In the present study under review, Owen M. Phelan argues that Charlemagne's Christian empire (the imperium christianum), constituted a society “whose most basic organizing principle was the sacramentum of baptism” (10), essentially a sacramental nexus incorporating religious, social, legal, and political relationships within a firm theological framework. Since Phelan uses the term sacramentum for baptism, he logically attempts to trace the nuances of the term employed by Roman classical writers, the writings of the Christian writers living during the Roman Empire as well as culling information from early medieval church fathers, who served as a bridge between the authors of Antiquity, and the Early Carolingian writers.

Phelan, utilizing Roman secular writers such as Varro, Cicero, Caesar, Tacitus, Livy, and Suetonius, describes how they used the term sacramentum in various ways to unify society theologically, socially, legally, culturally, and militarily. He particularly signals out Tacitus's use of sacramentum as a military oath, which Phelan sees as binding soldiers together in a community, sharing a common cause, setting boundaries for personal relationships (loyalty to a single commander in the republican period or to the emperor during period of the Roman Empire). Phelan then turns to early Christian writers such as Tertullian, Cyprian, and Augustine who inherited the ideas of sacramentum from classical authors, but enhanced the nuances of the term by contributing a theological element. Phelan notes that Tertullian, for instance, in his writing Adversus Marcionem (Against Marcion), categorizes “baptism and the eucharist as sacramenta because they were at a most fundamental level pacts made with God, signs of the total allegiance to God which ordered the entire Christian community” (18–19).
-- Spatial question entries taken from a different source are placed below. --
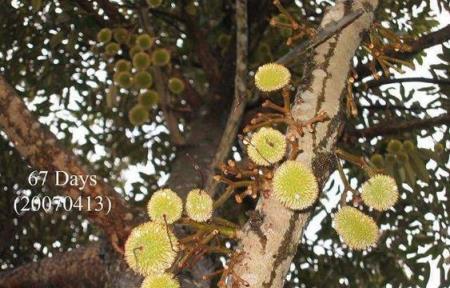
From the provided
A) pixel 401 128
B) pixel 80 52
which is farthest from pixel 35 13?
pixel 401 128

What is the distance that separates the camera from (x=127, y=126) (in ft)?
13.8

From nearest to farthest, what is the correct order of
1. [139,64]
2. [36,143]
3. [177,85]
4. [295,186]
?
[295,186] < [36,143] < [139,64] < [177,85]

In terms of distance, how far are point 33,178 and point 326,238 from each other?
195 centimetres

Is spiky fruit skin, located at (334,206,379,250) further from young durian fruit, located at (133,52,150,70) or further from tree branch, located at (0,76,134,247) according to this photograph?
young durian fruit, located at (133,52,150,70)

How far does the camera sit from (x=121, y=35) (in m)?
3.46

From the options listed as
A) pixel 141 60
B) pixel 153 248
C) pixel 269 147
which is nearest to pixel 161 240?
pixel 153 248

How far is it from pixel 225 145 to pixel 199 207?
768mm

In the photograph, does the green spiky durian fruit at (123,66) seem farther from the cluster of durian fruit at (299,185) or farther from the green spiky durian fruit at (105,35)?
the cluster of durian fruit at (299,185)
Phelan continues to see this important development in the writings of later Church fathers such as Gregory of Tours, Isidore of Seville, and the Venerable Bede. Thus, for example, Phelan points out that Isidore of Seville in his Etymologies, used the word sacramentum as an organizing principal for communal relationships binding together legal and civil components in a contextual framework, drawn from Roman secular and ecclesiastical sources. But Isidore, as Phelan correctly points out, was not unaware of the application of secular sacramenta to theological rites such as baptism. According to Phelan, “for Isidore, baptism's theological significance was grounded in a legal understanding of testimony” (27).

Phelan continues with a discussion of the early Carolingian reformers as they attempted to utilize the centralizing tendencies of the sacramentum of baptism and structure a vision of a unified imperium christianum by absorbing and redefining earlier ideas of sacramenta, integrating them within an all embracing theological context, centrally focused on the sacramentum of baptism. To support this, Phelan turns to Charlemagne's edicts and letters as well as church councils, particularly the synod of Frankfort held in 794 and the writings of Alcuin of York, who placed great emphasis on baptism in his letters and liturgical writings, particularly his treatise promo paganus.

Most interesting to this reviewer was Phelan's emphasis on Alcuin's Liber de virtutibus et vitiis (Book on Virtues and Vices), written about 800 and addressed to Count Wido of the Brittany March, which not only reflects Alcuin's blueprint for the theological centrality of the imperium christianum, but is also highly representative of Alcuin's attempt to model the sacramentum of baptism on previous social, political, and legal notions of sacramenta, yet embraced and redefined them, integrating them into a firm theological network. Phelan then proceeds to demonstrate how later Carolingian writers had internalized these Alcuinian ideas. He cites especially the Liber manualis (Manual of Spirituality) of the aristocratic laywoman Dhuoda, circa 843, and Bishop Jonas of Orleans's, De institutione laicali (Instructions for Laymen) circa 828. Phelan points out in their treatises the importance of baptism as a principle of organization for the imperium christianum as well as bringing social, legal, and political relationships under the aegis of theology.

Yet, Phelan insists that the idea of the societal, organizational potential of the sacramentum of baptism, textually transmitted not only through the aforementioned manuals, but also documents such as Charlemagne's encyclical letter of 811–812, sermons, and prayerbooks, “testifies to Carolingian interest in the sacramentum of baptism as theologically coherent, conceptually simple, consistently applied, publicly available and politically constitutive” (93).

Finally, Phelan, carefully analyzing Notker the Stammerer's Gesta Karoli magni imperatoris (Deeds of the Emperor Charlemagne), written during the reign of Charles the Fat (839–888), suggests that the coordinating potential of the sacramentum of baptism failed to save the empire from dissolution because both Carolingians and outsiders “failed to coordinate properly the complementary theological, political, and social dimensions of baptism” (265). However, Phelan ends on a positive note when he discusses the binding potential of baptism for the future Christian communities of the emerging countries of western Europe.

In examining Phelan's study, certain defects become apparent. The author fails to mention the close affinity between the Benedictine monastic oath and the Carolingian oath of baptism, while recent studies on Carolingian “specula” indicate the importance of monastic ideals as a model of unification for the Carolingian imperium christianum, an issue that deserves to be properly investigated in future scholarship. It should also be mentioned that a proper sigla is lacking from the book, and inconsistences occur in primary source citations (see 236–237) The author also uses the outdated Patrologia Latina version of Jonas of Orleans's De institutione laicali, although Odile Dubreucq's recent critical edition in the series Sources chrétiennes has been available since 2012.

Despite some minor flaws, Owen Phelan has made an invaluable contribution to early Carolingian studies. He has convincingly argued the case for baptism as one of the most significant components in the proper ordering of the imperium christianum, and has opened an invaluable window into the minds of Early Carolingian reformers as they attempted to develop a theological and eschatological blueprint for the Early Carolingian empire of Charlemagne and his successors.